En Vaca Muerta se suceden los anuncios de inversión: desde declaraciones que auguran la creación de 40.000 puestos de trabajo, hasta informes que habrá inversiones de hasta U$S 60.000 millones en cinco años.
Los anuncios, ¿se condicen con la realidad? ¿Está Vaca Muerta y la región preparada para un aluvión demográfico y mano de obra capacitada, que dé respuesta las expectativas? Ezequiel Sánchez Salas, de la consultora de Recursos Humanos, desembarca en Vaca Muerta News con su columna “Talentos de Vaca Muerta” para brindar un panorama de lo que realmente sucede con el empleo, la vivienda y las familias que migran a la cuenca neuquina. Su diagnóstico es claro: la actividad crece, pero el talento no acompaña al mismo ritmo.
“De real tenés muchos indicadores que te marcan que la actividad creció fuertemente, viene creciendo, pero el descalce se da donde el talento no puede multiplicarse al mismo ritmo de la actividad”, sostuvo Sánchez Salas. Y agregó: “Se empiezan a ver cada vez más cuellos de botella entre los perfiles reales técnicos y los operativos. Las empresas están compitiendo todas por la misma gente, entonces la gente rota”, dijo a Vaca Muerta News Radio.
El especialista explicó que existen dos brechas simultáneas. Por un lado, la rotación constante de los mismos profesionales y operarios entre operadoras y empresas de servicio. Por el otro, una cuestión generacional: “Los que tienen experiencias se están retirando de a poco, y los jóvenes que entran necesitan formación o no existía la formación hasta hace poco. Hay una tensión entre lo que las empresas piden y lo que el mercado local tiene para ofrecer. El gran dilema es quién va a acelerar y de qué manera”.
¿Qué tipo de trabajadores llegan a Vaca Muerta?
Sánchez Salas diferenció dos tipos de trabajadores que llegan a la cuenca desde otros lugares del país y el exterior: aquellos que son traídos por empresas con algún diagrama de acompañamiento, y aquellos que vienen “por su propia cuenta y a su riesgo”. Y advirtió: “No todas las empresas tienen la capacidad para costear un diagrama, para pagar una vivienda y acompañarlos”.

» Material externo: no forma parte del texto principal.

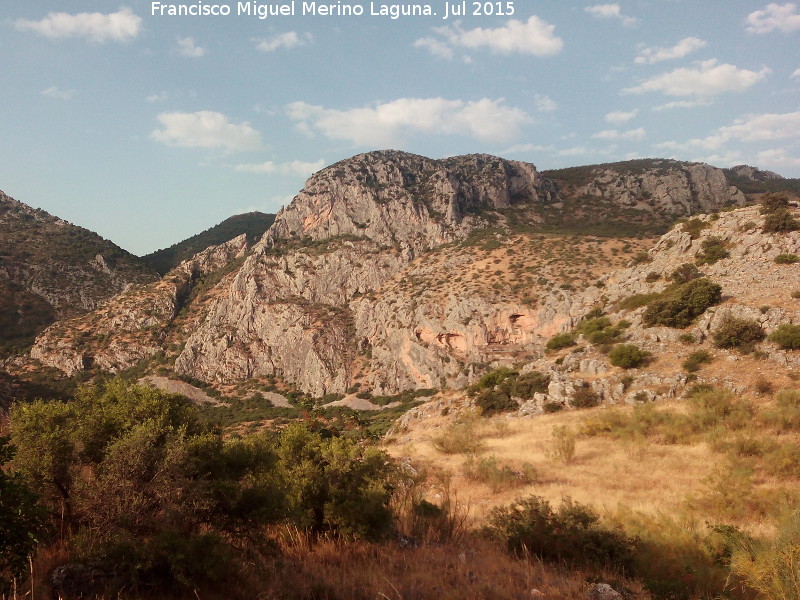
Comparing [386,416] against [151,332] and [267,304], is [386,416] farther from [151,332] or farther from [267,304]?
[151,332]

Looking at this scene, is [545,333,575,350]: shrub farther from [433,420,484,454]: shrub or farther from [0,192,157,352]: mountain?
[0,192,157,352]: mountain

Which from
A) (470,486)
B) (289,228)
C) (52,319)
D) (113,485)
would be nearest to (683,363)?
(470,486)

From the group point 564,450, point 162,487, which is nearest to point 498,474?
point 564,450

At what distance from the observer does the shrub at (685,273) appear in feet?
110

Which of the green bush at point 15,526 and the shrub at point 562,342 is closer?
the green bush at point 15,526

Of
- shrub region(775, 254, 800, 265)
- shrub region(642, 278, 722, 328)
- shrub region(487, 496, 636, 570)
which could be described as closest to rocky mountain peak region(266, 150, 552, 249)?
shrub region(642, 278, 722, 328)

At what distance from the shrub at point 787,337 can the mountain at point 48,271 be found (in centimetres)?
10924

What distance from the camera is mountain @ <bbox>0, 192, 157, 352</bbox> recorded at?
8381 centimetres

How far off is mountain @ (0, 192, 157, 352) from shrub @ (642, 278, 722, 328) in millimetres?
103727

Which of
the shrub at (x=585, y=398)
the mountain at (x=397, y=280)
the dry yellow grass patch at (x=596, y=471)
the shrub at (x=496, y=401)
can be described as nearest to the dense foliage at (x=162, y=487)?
the dry yellow grass patch at (x=596, y=471)

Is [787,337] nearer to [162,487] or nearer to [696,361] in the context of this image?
[696,361]

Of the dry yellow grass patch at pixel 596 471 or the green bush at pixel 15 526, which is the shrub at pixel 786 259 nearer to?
the dry yellow grass patch at pixel 596 471

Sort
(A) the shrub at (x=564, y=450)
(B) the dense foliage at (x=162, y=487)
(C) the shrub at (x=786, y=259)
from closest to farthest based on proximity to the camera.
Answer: (B) the dense foliage at (x=162, y=487)
(A) the shrub at (x=564, y=450)
(C) the shrub at (x=786, y=259)

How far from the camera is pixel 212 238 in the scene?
477ft
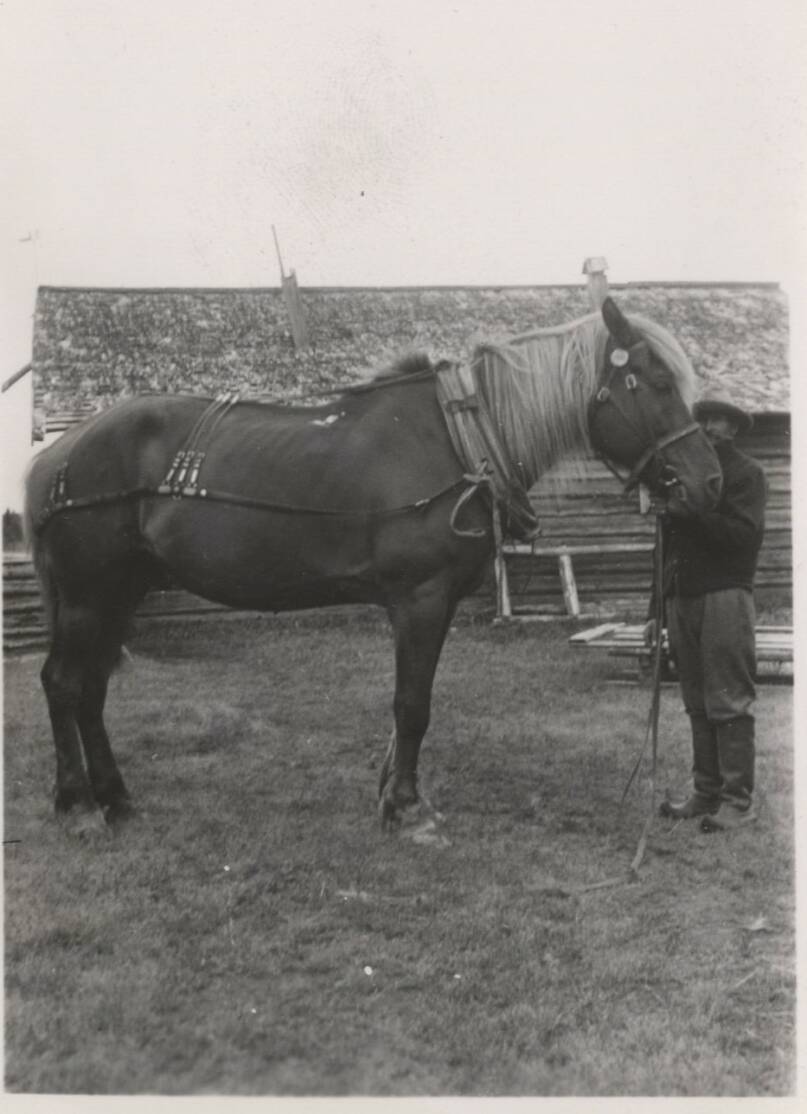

En ese sentido, señaló que el modelo tradicional —donde la empresa sostenía económicamente dos o tres años con una asignación y luego el trabajador se quedaba por su cuenta— empieza a mostrar signos de agotamiento. “Para proyectos que van a tener continuidad va a ser muy difícil seguir bajando costos y manteniendo diagramas. Algo va a tener que cambiar, no solo en la logística de las empresas, sino también en el tipo de sacrificio que va a tener que hacer la gente que quiera trabajar acá”.
En este sentido, el consultor abordó la realidad de quienes deciden radicarse en Neuquén con su familia. “Podés tener las ganas de venirte, pero si tenés familia, tenés que conseguir vacante en el colegio, tu esposa o esposo tiene que conseguir trabajo. La complejidad se va incrementando. No es un caso puntual aislado, es una tendencia: todos pujan por los mismos recursos”.
Además, subrayó un dato estructural: “La familia promedio en Argentina necesita que los dos estén trabajando. Hoy ese es el gran desafío. No todos trabajan en el petróleo. Las parejas de las personas que trabajan en la cuenca muchas veces tienen que salir a buscar un segundo ingreso no para enriquecerse, sino por supervivencia, por lo que implica vivir en una de las ciudades con mayor costo de vida del país”.
¿Qué sucede con los profesionales de alto perfil?
Para Ezequiel Sánchez Salas los profesionales con mayor capacitación también enfrentan obstáculos. “A mayor capacitación, experiencia o expertise, ese tipo de personas muchas veces aspiran a mantener el estatus. No se van a ir a una posición de menor representatividad. Y no siempre esas posiciones abundan. Si eras jefe de operaciones, probablemente quieras reinsertarte en algo similar, no volver a una posición inferior. El dilema es para ambas partes”.
Por último, el especialista cerró su intervención con una reflexión sobre la necesidad de mostrar la otra cara de la realidad. “Hay muchas cosas que son el famoso filtro de las redes: te cuentan las cosas lindas, las bonitas. Hay muchas otras que las personas necesitan un espacio para poder compartirlas. Está muy bueno poder mostrar esa otra cara de la realidad”.
Y adelantó el espíritu de su columna: “Vamos a compartir con gente que está en la cancha, desde el dueño de la pyme de servicios hasta el gerente de recursos humanos de una operadora, o conversar con personas que en el día a día tienen actividad en la cuenca”.